## [Exercise description]
Once you have read the data below, write it all out exactly.

## [Exercise materials]

--------------------------------

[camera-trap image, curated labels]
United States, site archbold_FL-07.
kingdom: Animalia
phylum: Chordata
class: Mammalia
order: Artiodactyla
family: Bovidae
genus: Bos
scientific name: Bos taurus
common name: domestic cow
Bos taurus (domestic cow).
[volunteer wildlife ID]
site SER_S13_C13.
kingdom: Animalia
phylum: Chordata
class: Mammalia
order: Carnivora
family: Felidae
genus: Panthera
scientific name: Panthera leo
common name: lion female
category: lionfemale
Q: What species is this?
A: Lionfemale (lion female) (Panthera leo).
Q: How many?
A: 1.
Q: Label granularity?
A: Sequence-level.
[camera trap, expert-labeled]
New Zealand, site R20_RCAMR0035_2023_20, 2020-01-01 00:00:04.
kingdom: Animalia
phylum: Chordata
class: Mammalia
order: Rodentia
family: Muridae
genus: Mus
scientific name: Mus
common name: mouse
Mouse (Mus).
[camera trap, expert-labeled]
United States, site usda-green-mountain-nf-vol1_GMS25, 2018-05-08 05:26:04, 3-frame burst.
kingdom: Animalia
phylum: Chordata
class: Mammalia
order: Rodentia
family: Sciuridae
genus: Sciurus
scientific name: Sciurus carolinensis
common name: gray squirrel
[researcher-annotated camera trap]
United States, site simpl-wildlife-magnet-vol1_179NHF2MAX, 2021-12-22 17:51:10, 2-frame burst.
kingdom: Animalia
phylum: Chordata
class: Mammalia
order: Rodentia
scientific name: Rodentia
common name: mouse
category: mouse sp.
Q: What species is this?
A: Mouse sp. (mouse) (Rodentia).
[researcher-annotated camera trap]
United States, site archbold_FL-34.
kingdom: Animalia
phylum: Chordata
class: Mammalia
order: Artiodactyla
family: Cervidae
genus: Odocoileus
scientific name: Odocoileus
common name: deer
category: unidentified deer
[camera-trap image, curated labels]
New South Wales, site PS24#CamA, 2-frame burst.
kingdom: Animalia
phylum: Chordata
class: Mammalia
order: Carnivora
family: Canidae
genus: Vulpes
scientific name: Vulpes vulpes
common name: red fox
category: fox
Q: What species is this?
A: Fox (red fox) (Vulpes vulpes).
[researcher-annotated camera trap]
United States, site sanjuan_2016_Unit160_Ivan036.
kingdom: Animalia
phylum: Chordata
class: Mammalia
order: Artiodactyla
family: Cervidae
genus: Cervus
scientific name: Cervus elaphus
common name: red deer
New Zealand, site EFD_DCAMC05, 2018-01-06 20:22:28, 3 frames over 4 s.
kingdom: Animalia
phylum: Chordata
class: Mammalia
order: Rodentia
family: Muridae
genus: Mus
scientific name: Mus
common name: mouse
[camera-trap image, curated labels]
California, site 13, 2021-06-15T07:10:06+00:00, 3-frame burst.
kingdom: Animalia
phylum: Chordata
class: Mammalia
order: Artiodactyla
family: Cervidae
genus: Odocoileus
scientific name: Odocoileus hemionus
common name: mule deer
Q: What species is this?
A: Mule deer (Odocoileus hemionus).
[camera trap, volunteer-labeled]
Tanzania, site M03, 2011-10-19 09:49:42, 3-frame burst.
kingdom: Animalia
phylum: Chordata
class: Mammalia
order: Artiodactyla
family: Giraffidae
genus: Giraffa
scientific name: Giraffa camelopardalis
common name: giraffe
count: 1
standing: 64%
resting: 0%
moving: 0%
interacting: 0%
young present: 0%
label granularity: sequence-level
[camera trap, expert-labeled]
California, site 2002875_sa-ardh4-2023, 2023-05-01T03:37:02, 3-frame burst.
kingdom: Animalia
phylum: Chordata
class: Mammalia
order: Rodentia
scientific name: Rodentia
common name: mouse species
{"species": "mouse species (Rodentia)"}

--------------------------------

## [Written response]
[camera-trap image, curated labels]
United States, site archbold_FL-07.
kingdom: Animalia
phylum: Chordata
class: Mammalia
order: Artiodactyla
family: Bovidae
genus: Bos
scientific name: Bos taurus
common name: domestic cow
Bos taurus (domestic cow).
[volunteer wildlife ID]
site SER_S13_C13.
kingdom: Animalia
phylum: Chordata
class: Mammalia
order: Carnivora
family: Felidae
genus: Panthera
scientific name: Panthera leo
common name: lion female
category: lionfemale
Q: What species is this?
A: Lionfemale (lion female) (Panthera leo).
Q: How many?
A: 1.
Q: Label granularity?
A: Sequence-level.
[camera trap, expert-labeled]
New Zealand, site R20_RCAMR0035_2023_20, 2020-01-01 00:00:04.
kingdom: Animalia
phylum: Chordata
class: Mammalia
order: Rodentia
family: Muridae
genus: Mus
scientific name: Mus
common name: mouse
Mouse (Mus).
[camera trap, expert-labeled]
United States, site usda-green-mountain-nf-vol1_GMS25, 2018-05-08 05:26:04, 3-frame burst.
kingdom: Animalia
phylum: Chordata
class: Mammalia
order: Rodentia
family: Sciuridae
genus: Sciurus
scientific name: Sciurus carolinensis
common name: gray squirrel
[researcher-annotated camera trap]
United States, site simpl-wildlife-magnet-vol1_179NHF2MAX, 2021-12-22 17:51:10, 2-frame burst.
kingdom: Animalia
phylum: Chordata
class: Mammalia
order: Rodentia
scientific name: Rodentia
common name: mouse
category: mouse sp.
Q: What species is this?
A: Mouse sp. (mouse) (Rodentia).
[researcher-annotated camera trap]
United States, site archbold_FL-34.
kingdom: Animalia
phylum: Chordata
class: Mammalia
order: Artiodactyla
family: Cervidae
genus: Odocoileus
scientific name: Odocoileus
common name: deer
category: unidentified deer
[camera-trap image, curated labels]
New South Wales, site PS24#CamA, 2-frame burst.
kingdom: Animalia
phylum: Chordata
class: Mammalia
order: Carnivora
family: Canidae
genus: Vulpes
scientific name: Vulpes vulpes
common name: red fox
category: fox
Q: What species is this?
A: Fox (red fox) (Vulpes vulpes).
[researcher-annotated camera trap]
United States, site sanjuan_2016_Unit160_Ivan036.
kingdom: Animalia
phylum: Chordata
class: Mammalia
order: Artiodactyla
family: Cervidae
genus: Cervus
scientific name: Cervus elaphus
common name: red deer
New Zealand, site EFD_DCAMC05, 2018-01-06 20:22:28, 3 frames over 4 s.
kingdom: Animalia
phylum: Chordata
class: Mammalia
order: Rodentia
family: Muridae
genus: Mus
scientific name: Mus
common name: mouse
[camera-trap image, curated labels]
California, site 13, 2021-06-15T07:10:06+00:00, 3-frame burst.
kingdom: Animalia
phylum: Chordata
class: Mammalia
order: Artiodactyla
family: Cervidae
genus: Odocoileus
scientific name: Odocoileus hemionus
common name: mule deer
Q: What species is this?
A: Mule deer (Odocoileus hemionus).
[camera trap, volunteer-labeled]
Tanzania, site M03, 2011-10-19 09:49:42, 3-frame burst.
kingdom: Animalia
phylum: Chordata
class: Mammalia
order: Artiodactyla
family: Giraffidae
genus: Giraffa
scientific name: Giraffa camelopardalis
common name: giraffe
count: 1
standing: 64%
resting: 0%
moving: 0%
interacting: 0%
young present: 0%
label granularity: sequence-level
[camera trap, expert-labeled]
California, site 2002875_sa-ardh4-2023, 2023-05-01T03:37:02, 3-frame burst.
kingdom: Animalia
phylum: Chordata
class: Mammalia
order: Rodentia
scientific name: Rodentia
common name: mouse species
{"species": "mouse species (Rodentia)"}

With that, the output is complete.